Sepatu pantofel itu melangkah menyusuri sebuah lorong. Di lorong itu tampak hening. Hanya terdengar langkah sepatu pantofelnya yang beradu dengan lantai. Sesekali si pemiliknya menoleh ke samping kanan dan kiri. Memastikan jika ia benar-benar seorang diri di sana.
Tepat di ujung lorong, lelaki itu berbelok. Sebuah pintu kayu yang masih tampak bagus berdiri dengan kokoh di depannya. Di hadapan pintu kayu itu, tangan lelaki itu mengetuknya secara perlahan. Tanpa menunggu sahutan apapun, ia masuk ke dalam setelah membukanya.
Darah yang menggenang di bawah kakinya membuat lelaki itu berhenti melangkah untuk masuk. Ia menunduk dan mengikuti dari mana darah itu berasal.

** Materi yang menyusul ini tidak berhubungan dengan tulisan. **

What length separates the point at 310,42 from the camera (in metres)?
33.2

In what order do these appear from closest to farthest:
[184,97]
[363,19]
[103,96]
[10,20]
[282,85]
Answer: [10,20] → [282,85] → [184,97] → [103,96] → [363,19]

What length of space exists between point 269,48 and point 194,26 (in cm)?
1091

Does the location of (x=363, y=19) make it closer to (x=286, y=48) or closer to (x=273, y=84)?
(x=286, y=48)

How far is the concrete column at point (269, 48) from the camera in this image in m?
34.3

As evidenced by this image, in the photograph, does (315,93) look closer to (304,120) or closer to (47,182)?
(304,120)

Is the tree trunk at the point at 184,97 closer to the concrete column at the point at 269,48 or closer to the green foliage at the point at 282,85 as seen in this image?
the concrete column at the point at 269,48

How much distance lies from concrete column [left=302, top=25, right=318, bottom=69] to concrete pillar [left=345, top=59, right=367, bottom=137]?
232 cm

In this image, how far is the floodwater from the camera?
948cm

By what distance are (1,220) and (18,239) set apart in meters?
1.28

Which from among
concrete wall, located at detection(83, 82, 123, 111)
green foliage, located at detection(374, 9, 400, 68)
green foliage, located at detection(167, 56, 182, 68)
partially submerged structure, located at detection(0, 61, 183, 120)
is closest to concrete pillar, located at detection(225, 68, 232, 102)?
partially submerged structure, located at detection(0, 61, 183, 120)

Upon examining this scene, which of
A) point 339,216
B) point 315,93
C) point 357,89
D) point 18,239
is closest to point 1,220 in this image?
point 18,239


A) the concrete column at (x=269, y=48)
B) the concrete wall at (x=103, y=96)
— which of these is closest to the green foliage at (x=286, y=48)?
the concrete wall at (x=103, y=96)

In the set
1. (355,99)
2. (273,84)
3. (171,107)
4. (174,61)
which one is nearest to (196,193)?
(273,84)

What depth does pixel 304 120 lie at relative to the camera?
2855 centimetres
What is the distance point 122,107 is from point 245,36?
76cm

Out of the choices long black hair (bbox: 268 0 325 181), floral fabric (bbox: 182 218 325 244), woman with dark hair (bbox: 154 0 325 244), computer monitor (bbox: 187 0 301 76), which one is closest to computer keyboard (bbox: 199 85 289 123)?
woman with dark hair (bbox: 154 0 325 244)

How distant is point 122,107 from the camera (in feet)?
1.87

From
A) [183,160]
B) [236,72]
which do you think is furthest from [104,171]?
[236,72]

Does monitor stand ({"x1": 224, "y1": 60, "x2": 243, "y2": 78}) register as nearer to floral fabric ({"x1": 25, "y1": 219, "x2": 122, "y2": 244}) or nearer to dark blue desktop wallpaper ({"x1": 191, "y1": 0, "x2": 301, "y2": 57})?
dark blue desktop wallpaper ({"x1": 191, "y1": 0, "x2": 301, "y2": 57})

Dua, tidak, tiga orang tampak tengah berbaring di sudut ruangan. Dilihat dari luka-luka mereka yang cukup parah dan dada mereka yang sudah tidak naik-turun, lelaki itu langsung tahu jika mereka telah menjadi mayat.
Tatapannya ia alihkan ke arah lelaki yang berdiri menjulang di hadapan ketiga mayat itu. Haruchiyo Sanzu, pelakunya, tengah menatap ke arah tiga orang yang kini telah menjadi mayat akibat ulahnya. Sudut bibirnya terangkat, membentuk kurva yang terbuka ke atas.
"Jangan lupa kau bersihkan jasad itu, Sanzu."
Suara milik lelaki bersurai hitam yang mendadak muncul di sebelah Sanzu mengalihkan perhatiannya. Hitto Kakucho, orang yang mengatakan kalimat tersebut hanya mendapatkan sebuah tatapan datar dari Sanzu.
"Kau tidak bersama Rindou lagi."
Kalimat itulah yang mengalihkan perhatian Ran dari Sanzu dan Kakucho kala ia masuk ke dalam ruangan dengan minim penerangan itu. Surai hitam milik orang di depannya menjadi hal yang Ran lihat. Tubuhnya yang memunggungi dirinya membuat ia tak dapat melihat bagaimana raut wajahnya saat ini.
"Rindou masih sibuk dengan urusannya," jawab Ran kemudian setelah ia mendekati sofa. Tubuhnya ia jatuhkan ke atasnya. Tatapannya sudah tak lagi tertuju ke arah Sanzu dan Kakucho.
"Urusan?"
Ran menoleh ke arahnya, kini wajah lelaki pemilik surai hitam itu bisa ia lihat dengan seutuhnya. "Ya, semacam itu."
"Apakah ia akan berkhianat?"
Pertanyaan itu membuat Ran menoleh pada Sanzu. Ia mendengus. "Kau tidak cocok untuk menanyakan kalimat itu."
Sanzu hanya menyeringai. Tentu saja, sifatnya yang manipulatif sangat tidak sesuai untuk bertanya demikian.
Mengabaikan percakapan tadi, Mikey melemparkan tatapannya ke arah Ran sejenak. Entah apa yang lelaki itu pikirkan tentang Ran. Setelahnya, ia menggigit taiyaki di tangannya hingga tandas.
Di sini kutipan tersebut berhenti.